OK. I am a bit behind on posting this. Lets just admit the end of the semester, and the planning of new courses for the summer and fall got the better of me.

BUT, that being said, I would like to talk about my pedagogical philosophy. As I have gained experience and embraced online teaching, I find that my pedagogy becomes increasingly student-centered. I want to do more group work, which is challenging online, and I want to have actual discussions, not just have them write weekly essays. I want them to have to find their own information, so I tend to give bits and pieces, rather than giving all of the facts to the students. I believe firmly that giving them structure, and scaffolding to help them understand your expectations, then setting them loose to complete the assignments on their own increases their learning. Beyond that, it gives everyone in the class a better experience.

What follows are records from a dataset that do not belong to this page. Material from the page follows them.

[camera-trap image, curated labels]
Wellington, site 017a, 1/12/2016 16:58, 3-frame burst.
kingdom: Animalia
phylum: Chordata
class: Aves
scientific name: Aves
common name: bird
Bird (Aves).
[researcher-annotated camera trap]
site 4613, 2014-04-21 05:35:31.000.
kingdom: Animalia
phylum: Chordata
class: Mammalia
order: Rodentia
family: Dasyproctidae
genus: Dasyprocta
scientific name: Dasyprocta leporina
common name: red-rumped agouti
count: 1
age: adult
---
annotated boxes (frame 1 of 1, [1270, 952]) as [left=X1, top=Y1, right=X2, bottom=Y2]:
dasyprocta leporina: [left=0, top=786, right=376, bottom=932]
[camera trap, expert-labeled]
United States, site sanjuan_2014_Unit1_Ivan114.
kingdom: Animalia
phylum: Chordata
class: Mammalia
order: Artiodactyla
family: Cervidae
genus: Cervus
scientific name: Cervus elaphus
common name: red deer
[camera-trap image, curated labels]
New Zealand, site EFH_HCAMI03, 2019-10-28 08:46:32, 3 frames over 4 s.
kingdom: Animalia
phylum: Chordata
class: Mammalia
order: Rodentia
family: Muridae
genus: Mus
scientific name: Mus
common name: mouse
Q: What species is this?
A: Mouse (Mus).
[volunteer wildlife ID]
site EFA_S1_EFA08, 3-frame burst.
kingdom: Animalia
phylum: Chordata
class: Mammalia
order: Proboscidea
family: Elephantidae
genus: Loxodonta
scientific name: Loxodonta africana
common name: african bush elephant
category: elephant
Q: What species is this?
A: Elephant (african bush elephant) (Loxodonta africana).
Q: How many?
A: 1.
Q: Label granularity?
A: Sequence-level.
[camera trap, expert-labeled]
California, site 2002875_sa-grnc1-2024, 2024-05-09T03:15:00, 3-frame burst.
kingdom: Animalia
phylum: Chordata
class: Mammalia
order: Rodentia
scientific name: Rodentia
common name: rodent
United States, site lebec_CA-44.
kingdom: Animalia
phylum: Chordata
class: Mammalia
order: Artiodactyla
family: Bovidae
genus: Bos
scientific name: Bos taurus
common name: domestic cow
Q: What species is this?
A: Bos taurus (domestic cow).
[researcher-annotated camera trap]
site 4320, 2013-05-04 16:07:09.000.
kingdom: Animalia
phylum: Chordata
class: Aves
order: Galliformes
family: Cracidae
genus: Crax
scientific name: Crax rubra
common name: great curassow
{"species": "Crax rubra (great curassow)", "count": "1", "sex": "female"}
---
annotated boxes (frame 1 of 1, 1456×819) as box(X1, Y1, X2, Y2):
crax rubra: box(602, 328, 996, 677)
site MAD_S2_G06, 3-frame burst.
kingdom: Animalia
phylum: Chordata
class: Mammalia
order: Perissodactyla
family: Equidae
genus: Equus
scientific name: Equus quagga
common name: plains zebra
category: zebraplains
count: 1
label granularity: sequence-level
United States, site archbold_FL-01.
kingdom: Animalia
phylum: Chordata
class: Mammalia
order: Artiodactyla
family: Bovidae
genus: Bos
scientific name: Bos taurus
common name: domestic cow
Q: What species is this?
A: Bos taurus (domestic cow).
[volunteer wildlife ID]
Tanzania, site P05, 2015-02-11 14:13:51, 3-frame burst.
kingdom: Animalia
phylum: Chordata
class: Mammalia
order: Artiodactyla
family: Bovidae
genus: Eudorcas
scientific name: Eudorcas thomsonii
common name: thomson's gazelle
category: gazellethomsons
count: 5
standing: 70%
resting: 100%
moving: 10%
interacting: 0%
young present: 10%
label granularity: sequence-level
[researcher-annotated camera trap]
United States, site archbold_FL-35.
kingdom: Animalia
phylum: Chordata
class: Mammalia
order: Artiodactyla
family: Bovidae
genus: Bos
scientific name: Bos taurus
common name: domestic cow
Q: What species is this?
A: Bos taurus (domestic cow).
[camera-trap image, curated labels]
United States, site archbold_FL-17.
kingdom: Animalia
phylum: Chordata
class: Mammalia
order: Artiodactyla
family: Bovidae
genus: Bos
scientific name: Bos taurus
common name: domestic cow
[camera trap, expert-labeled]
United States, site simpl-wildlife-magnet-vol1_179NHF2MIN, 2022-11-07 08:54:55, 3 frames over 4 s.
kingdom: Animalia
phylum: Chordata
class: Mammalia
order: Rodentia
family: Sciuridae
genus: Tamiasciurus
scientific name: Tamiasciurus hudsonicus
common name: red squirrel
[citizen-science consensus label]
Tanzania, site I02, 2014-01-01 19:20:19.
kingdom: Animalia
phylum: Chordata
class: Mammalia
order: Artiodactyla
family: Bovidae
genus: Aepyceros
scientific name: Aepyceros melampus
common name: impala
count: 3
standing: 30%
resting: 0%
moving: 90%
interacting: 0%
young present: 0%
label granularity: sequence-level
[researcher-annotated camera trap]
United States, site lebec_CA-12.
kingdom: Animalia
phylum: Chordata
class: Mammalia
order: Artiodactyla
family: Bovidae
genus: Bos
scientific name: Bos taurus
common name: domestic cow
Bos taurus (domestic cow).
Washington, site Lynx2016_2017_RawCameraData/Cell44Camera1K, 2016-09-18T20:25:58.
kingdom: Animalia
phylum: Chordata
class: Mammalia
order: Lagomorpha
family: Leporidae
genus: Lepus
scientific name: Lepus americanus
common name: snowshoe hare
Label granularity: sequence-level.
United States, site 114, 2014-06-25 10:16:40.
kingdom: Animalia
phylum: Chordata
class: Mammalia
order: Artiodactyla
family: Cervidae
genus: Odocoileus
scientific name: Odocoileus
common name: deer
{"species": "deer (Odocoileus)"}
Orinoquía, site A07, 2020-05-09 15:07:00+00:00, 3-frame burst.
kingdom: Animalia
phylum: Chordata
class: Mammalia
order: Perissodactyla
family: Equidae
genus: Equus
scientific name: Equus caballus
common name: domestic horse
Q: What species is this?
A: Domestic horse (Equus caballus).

I find I do less testing in a traditional sense as well. I have always struggled with testing as a gage of actual learning. I have been assigning more projects, which, for me, as an art history and humanities instructor, prove learning in a more well-rounded sense. Yes, they can memorize enough vocab to fill in the blanks, but what if they have to do a Thinglink, with at least 10 links, 3 of which must be either audio or video, and 3 must be their own talking points?

My goal has changed from just teaching them the material I am to cover to teaching them how do exist, work, and do research in a structured online environment. I think that will be more helpful to most students down the road, as they will be working and interacting in that environment daily.